**What to produce:** Set out the text of all the records as a JSON list of strings, one string per line, leaving out the pictures and skipping any line that has no text.

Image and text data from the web
BEGIN
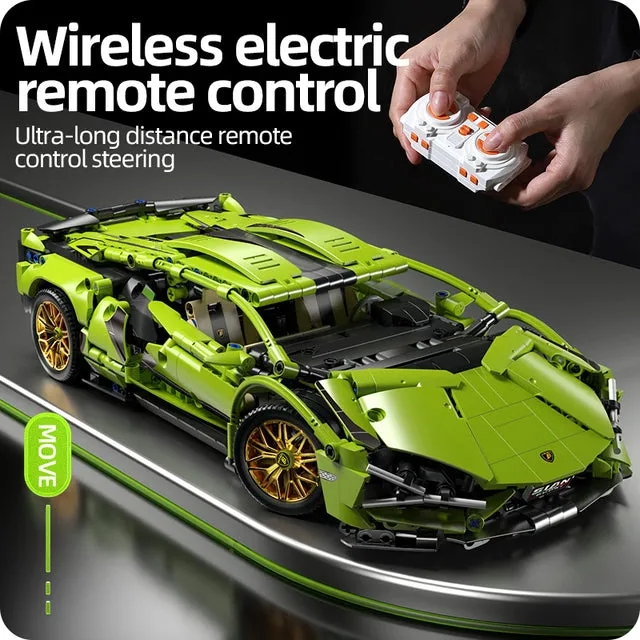 Mechanical Speed Vehicle for Children & Adults – City Racing Car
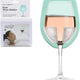 30 Watt Silicone Shower Wine Glass Holder – Seafoam Patented Grip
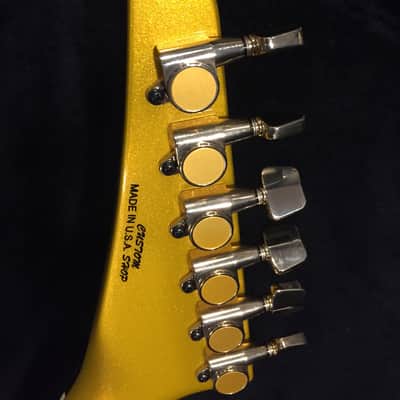 Jackson Custom Shop RR1.5 Randy Rhoads Gold Top image 10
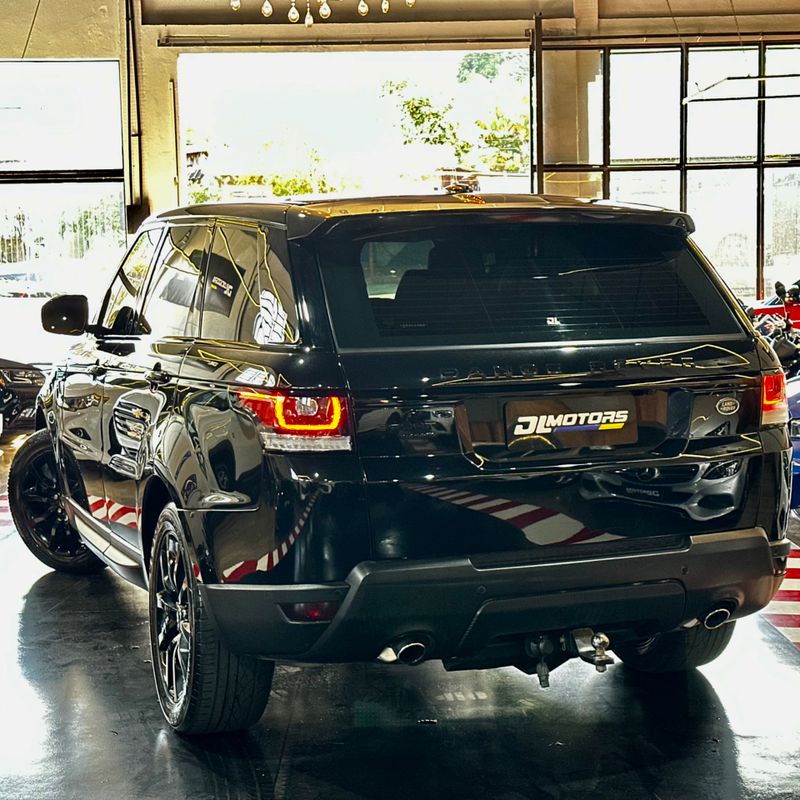 Land Rover Range Rover Sport 3.o Td Hse 2013/2014 DL MOTORS LAJEADO / Carros no Vale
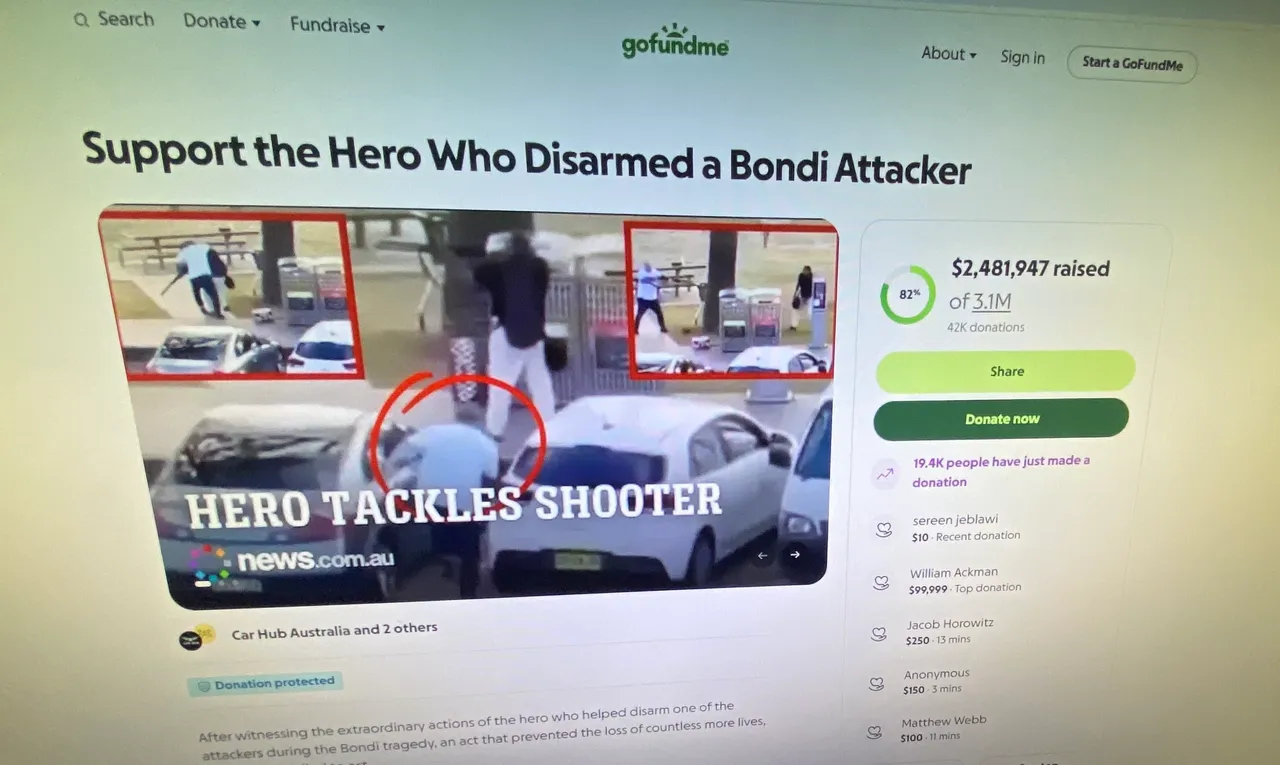 Donations for Sydney hero Ahmed top $1.5M, receives call from Syrian minister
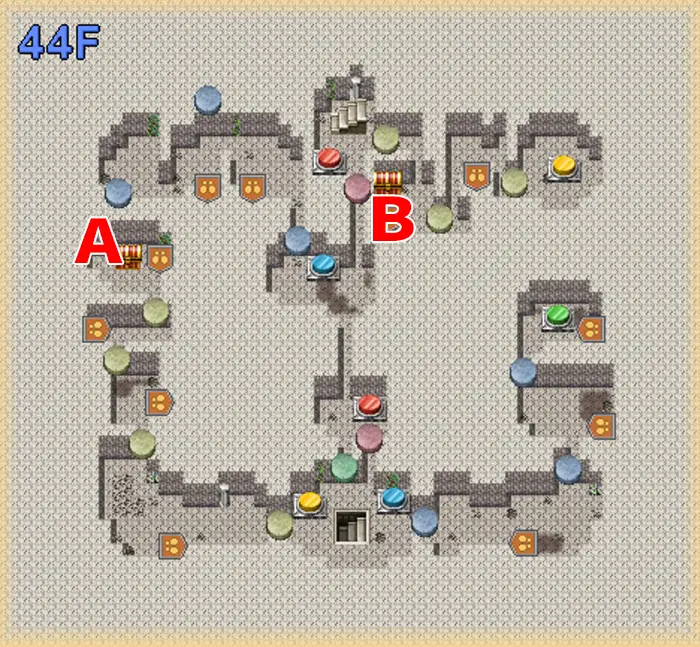 これがルルゥのまちづくりっ！（Rulumati）攻略 - MAP41-50F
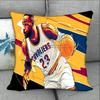 1pc Basketball Star Pillow Bedroom Sofa Leisure Comfort Cushion Car Living Room Home Decoration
END
**Response:**
[
  " Mechanical Speed Vehicle for Children & Adults – City Racing Car",
  " 30 Watt Silicone Shower Wine Glass Holder – Seafoam Patented Grip",
  " Jackson Custom Shop RR1.5 Randy Rhoads Gold Top image 10",
  " Land Rover Range Rover Sport 3.o Td Hse 2013/2014 DL MOTORS LAJEADO / Carros no Vale",
  " Donations for Sydney hero Ahmed top $1.5M, receives call from Syrian minister",
  " これがルルゥのまちづくりっ！（Rulumati）攻略 - MAP41-50F",
  " 1pc Basketball Star Pillow Bedroom Sofa Leisure Comfort Cushion Car Living Room Home Decoration"
]